Five Political Novels to Change the World
by Ellen Meeropol
Can fiction change the world? Novels have been credited with offering the political imagination necessary for true societal change and with sparking actual political transformation (e.g. Turgenev’s A Sportsman’s Notebook convincing Czar Alexander to free the serfs and Ignazio Silone’s Fontamara playing a major role in discrediting Italian fascism). Literary responses to tyranny and injustice, from Man’s Fate to Things Fall Apart to The Dew Breaker, demonstrate that the novel can be a powerful vehicle for shifting our political consciousness. Our world today could use some major transformation, so here are my nominations for five recent political novels that just might kick us into action for social justice.
THE CRYING TREE
by Naseem Rakha
After nineteen years in prison, the man who killed 15-year-old Shep has stopped his appeals and is scheduled to die by lethal injection. The story follows prison superintendent Tab Mason and Shep’s mother Irene back and forth between the family’s Illinois farm and the town in Oregon where the murder took place, from the family’s move to Oregon in 1983 to the execution date in 2004. As the plot twists unfold with seamless transitions, the reader travels Irene’s road of fierce hate and revenge-hunger to eventual forgiveness and re-connection.
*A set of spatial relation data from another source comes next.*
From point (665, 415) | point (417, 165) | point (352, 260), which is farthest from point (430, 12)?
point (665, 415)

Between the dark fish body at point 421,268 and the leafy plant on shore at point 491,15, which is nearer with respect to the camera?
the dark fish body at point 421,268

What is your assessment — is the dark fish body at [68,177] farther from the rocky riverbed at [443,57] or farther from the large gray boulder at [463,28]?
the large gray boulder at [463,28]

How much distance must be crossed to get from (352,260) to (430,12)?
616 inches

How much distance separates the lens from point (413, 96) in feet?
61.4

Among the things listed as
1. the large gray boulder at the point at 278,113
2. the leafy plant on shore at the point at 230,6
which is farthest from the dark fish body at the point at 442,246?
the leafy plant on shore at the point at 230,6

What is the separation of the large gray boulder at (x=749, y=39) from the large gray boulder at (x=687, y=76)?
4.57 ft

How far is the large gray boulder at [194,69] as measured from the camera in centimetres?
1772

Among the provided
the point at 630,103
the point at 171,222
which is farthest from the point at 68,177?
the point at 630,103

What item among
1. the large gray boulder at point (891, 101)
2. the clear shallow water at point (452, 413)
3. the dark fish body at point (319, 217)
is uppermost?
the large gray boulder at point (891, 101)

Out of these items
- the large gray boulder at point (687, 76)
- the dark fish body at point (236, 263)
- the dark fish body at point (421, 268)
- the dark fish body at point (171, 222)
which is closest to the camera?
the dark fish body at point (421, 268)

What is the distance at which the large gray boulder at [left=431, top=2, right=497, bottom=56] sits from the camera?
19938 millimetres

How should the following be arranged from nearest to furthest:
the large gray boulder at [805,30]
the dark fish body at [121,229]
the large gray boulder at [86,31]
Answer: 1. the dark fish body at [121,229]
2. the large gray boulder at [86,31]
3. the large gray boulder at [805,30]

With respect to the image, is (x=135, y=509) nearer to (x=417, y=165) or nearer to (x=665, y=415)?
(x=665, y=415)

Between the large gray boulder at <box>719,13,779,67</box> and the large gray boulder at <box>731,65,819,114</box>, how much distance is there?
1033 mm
Rakha does an admirable job of avoiding the pat, the easy, the black and white sound bite and of challenging the reader both emotionally and intellectually.
by Chris Cleave
Little Bee is a teenager from a small, oil-rich Nigerian village. Sarah is a well-to-do British editor, wife, and mother. They meet on a Nigerian beach when Sarah and her husband are on vacation and Little Bee is running for her life. Although the author doesn’t reveal what happens at that meeting until late in the book, we know that the event is brutal and pivotal, keeping the narrative tension high. We also know that whatever happened on that beach binds these women together in profound and complex ways. There you’ve got it, precisely what interests me so much in reading - and writing - political fiction: the powerful and complicated intersection of people (okay, of characters) with the political worlds we inhabit.
by Kamila Shamsie
follows two families across five countries and sixty years like a relay race. The narrative baton might be the stunning image introduced early in the book when Hiroko dons a silk kimono “white with three black cranes swooping across her back” and goes to meet her German fiancé, Konrad. Minutes later, the atomic bomb is dropped on Nagasaki, burning the pattern of the cranes into Hiroko’s flesh. The baton passes from Nagasaki to Delhi on the cusp of partition in 1947, to 1983 Pakistan and the mujahideen. Finally, inevitably, the story reaches 9/11 New York and Guantánamo Bay. All these characters – and all of us – are branded by the history we live.
by Sadie Jones
Small Wars is the story of British army major Hal Treherne, dispatched to Cyprus during the 1956 “Emergency” and eager to be tested as a soldier and an officer. His wife Clara and their young twin daughters accompany him. While Hal faces the morally difficult role of leading an occupying army during a guerilla war, Clara faces increasing danger and loneliness. Their parallel battles and inner struggles as the violence escalates and the marriage flounders evoke a wonderful tension for the reader, one that remains authentic to the era while suggesting strikingly contemporary issues of means versus ends in waging war.
THE MURDERER’S DAUGHTERS
by Randy Susan Meyers
The Murder's Daughters finds its subject much closer than Cyprus or Nigeria; this novel of social injustice begins in the small Coney Island apartment of Merry and Lulu on the day their father kills their mother. These are two wonderfully complex characters, stubborn and determined to survive despite heavy odds. The prose is fresh and strong, the story compelling. Despite the shattering event that opens the novel, the narrative shimmers with healing, sisterly love, and hope.